In both cases, the boost value is computed as (util - ue.enqueued),
and only its interpretation differs:
* as an increase in util for util-based boost
* as an OPP cost margin for the energy-based boost


util(wload) = util_avg(wload)
util_est_enqueued(wload)
	| wload is enqueued = f(util_avg(wload))
	| otherwise         = 0

(wloadA + wloadB) denotes a "virtual" task that is running whenever either
wloadA or wloadB is running.

# Assuming wloadA and wloadB are attached to the same rq:
util(wloadA + wloadB) = util(wloadA) + util(wloadB)

# Assuming wloadA and wloadB do not preempt each other:
util_est_enqueued(wloadA + wloadB) =
	util_est_enqueued(wloadA) + util_est_enqueued(wloadB)

# boostU(wload) is the increase of util due to the util-based boost.
# boostE(wload) is the increase of *util* due to the energy-based boost.

boostU(wload) 
	| wload enqueued and util(wload) > util_est_enqueued(wload) =
		util(wload) - util_est_enqueued(wload)
	| otherwise = 0

boostU(wloadA + wloadB) = util(wloadA + wloadB) -
    util_est_enqueued(wloadA + wloadB)
boostU(wloadA + wloadB) = util(wloadA) + util(wloadB) -
    util_est_enqueued(wloadA) - util_est_enqueued(wloadB)
boostU(wloadA + wloadB) = boostU(wloadA) + boostU(wloadB)
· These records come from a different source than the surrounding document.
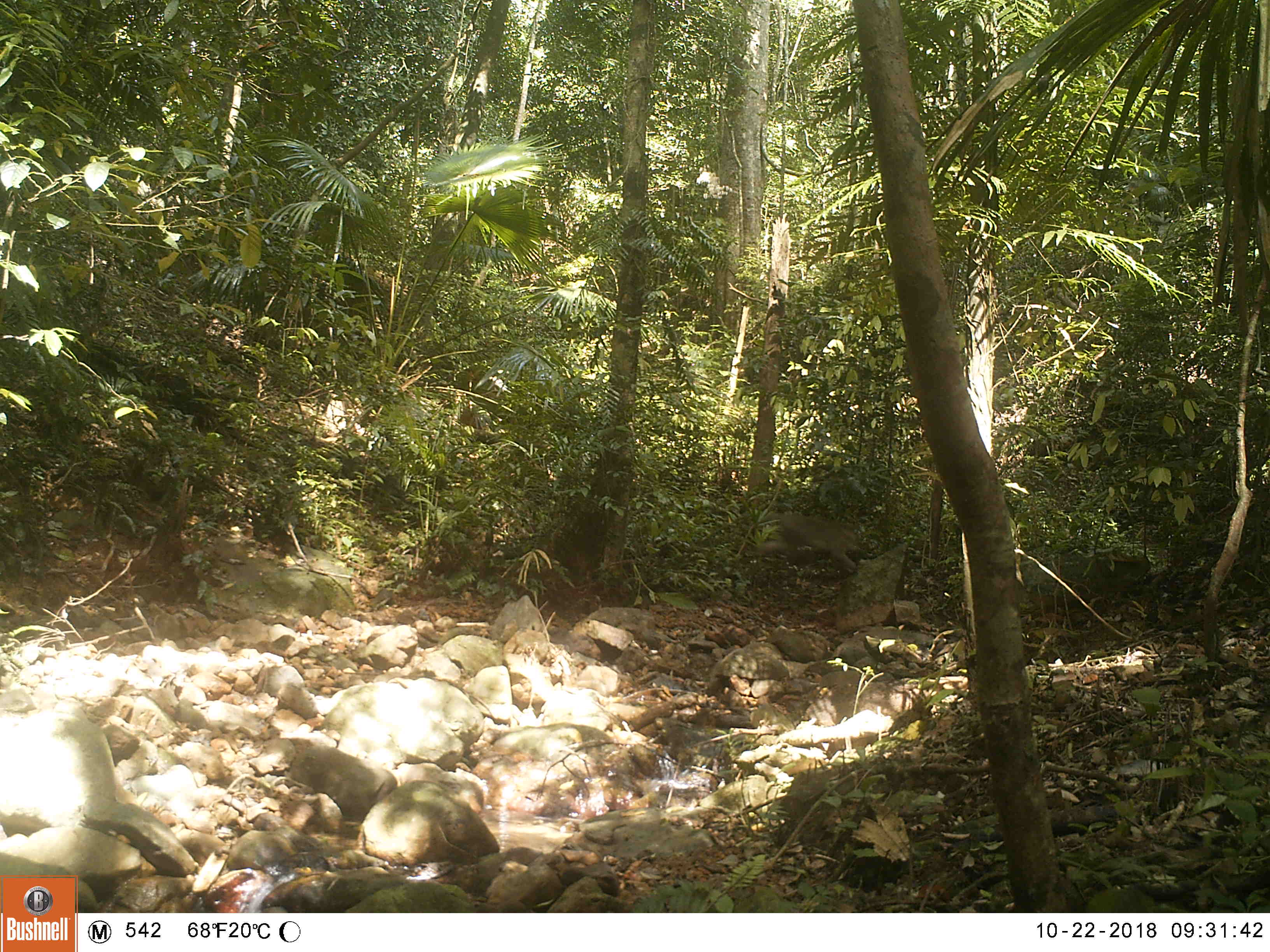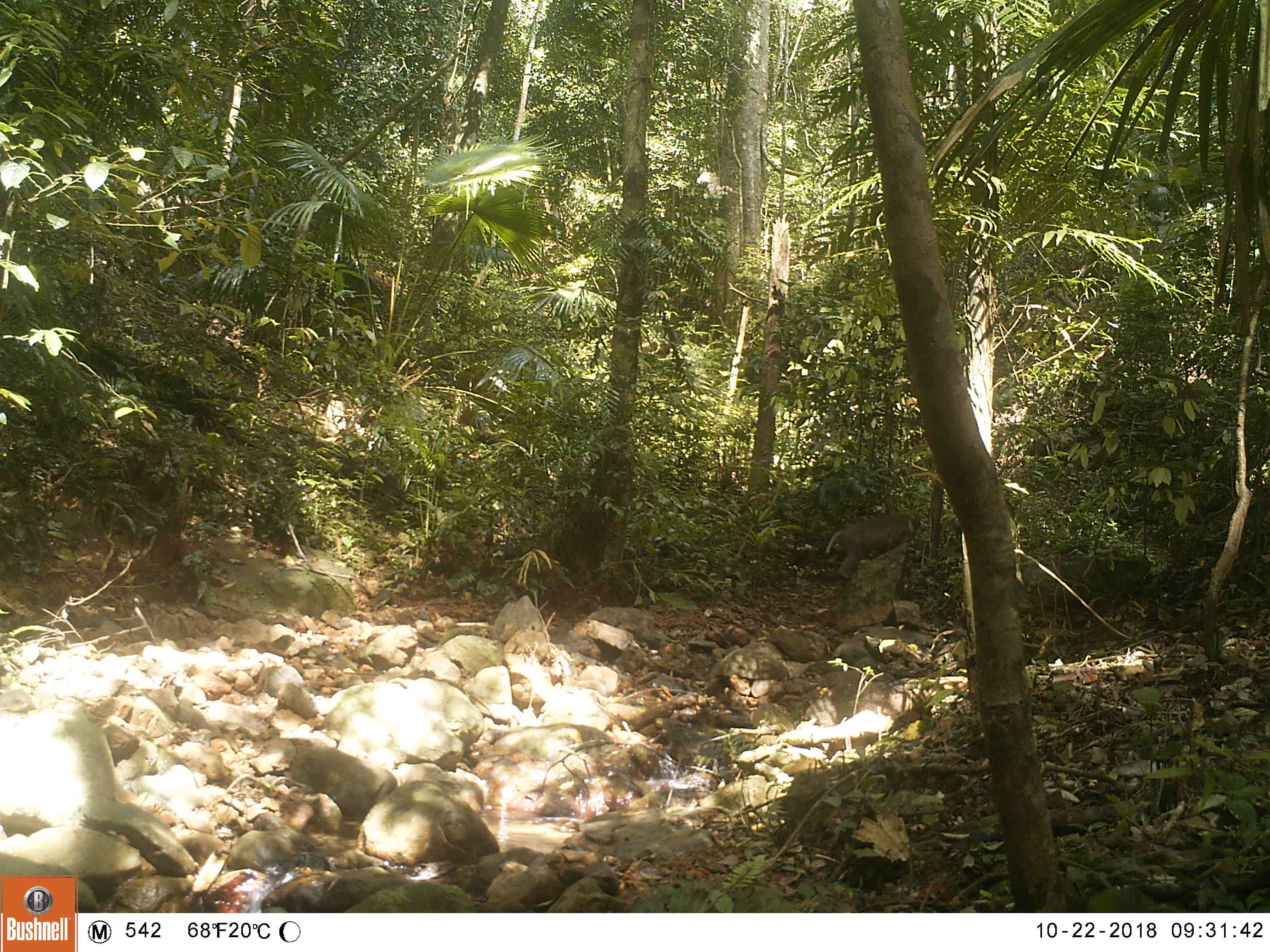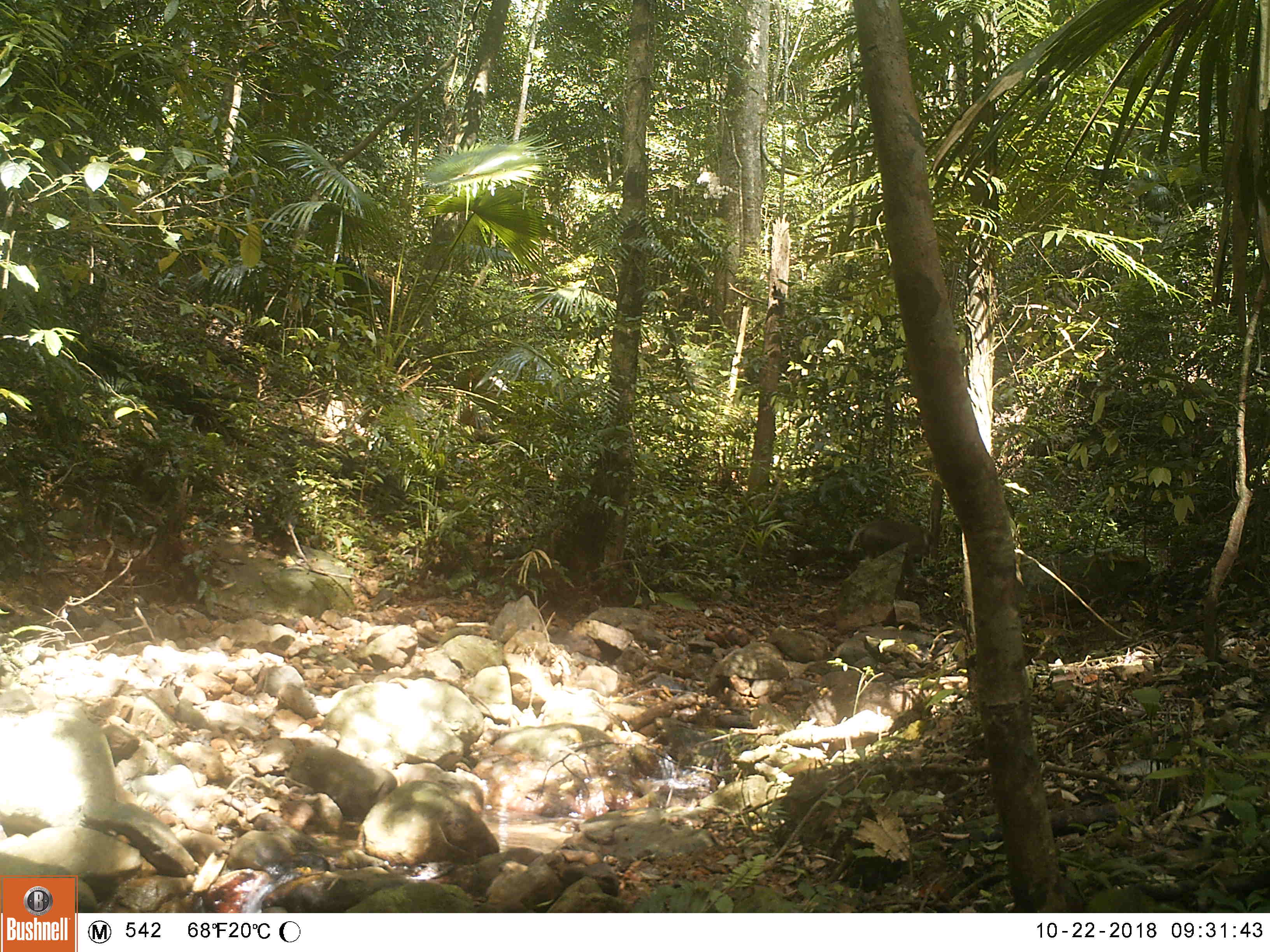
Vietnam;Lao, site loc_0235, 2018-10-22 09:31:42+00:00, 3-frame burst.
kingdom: Animalia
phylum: Chordata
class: Mammalia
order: Primates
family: Cercopithecidae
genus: Macaca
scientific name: Macaca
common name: macaques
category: assam or rhesus macaque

# Now if we now intepret the same boost value as a freq energy cost margin:
boostE(wload) 
	| wload enqueued and util(wload) > util_est_enqueued(wload) =
		apply_boostE(util(wload), util_est_enqueued(wload), map_util_freq(util(wload)))
	| otherwise = 0

# with:
apply_boostE(util, util_est_enqueued, base_freq) = 
	boost = util - util_est_enqueued
	boosted_freq = freq_at(boost + cost_of(base_freq))
	freq_delta = boosted_freq - base_freq
	speedup = 1 + freq_delta / max_freq
	return util * speedup

Since freq_at(cost) function is not a linear function of cost
and util(wloadA + wloadB) = util(wloadA) + util(wloadB),
apply_boostE() is not a linear function of wload, which means:
boostE(wloadA + wloadB) != boostE(wloadA) + boostE(wloadB)

This means the speedup (util increase) given by boostE cannot be evaluated for
one task without considering all other attached tasks on the same rq. Therefore
the speedup introduced by boostE is not easily predictable.

On the other hand, the increase in energy cost is linear in the workload for
energy-based boost. but not linear for the util-based boost.

That made me realize that to achieve that, EM_COST_MARGIN_SCALE needs to
map to the highest cost in the system, not the highest cost of the
current CPU, I will fix that.

Also, util_est_enqueued is not linear in the general case when wloadA and
wloadB preempt each-other. There could be ways of making that work but it's
probably a better idea to move the logic at the task level and aggregate the
flag at runqueue level. This will also allow the boost to work when the set of
enqueued tasks varies, which is likely to happen in a real system.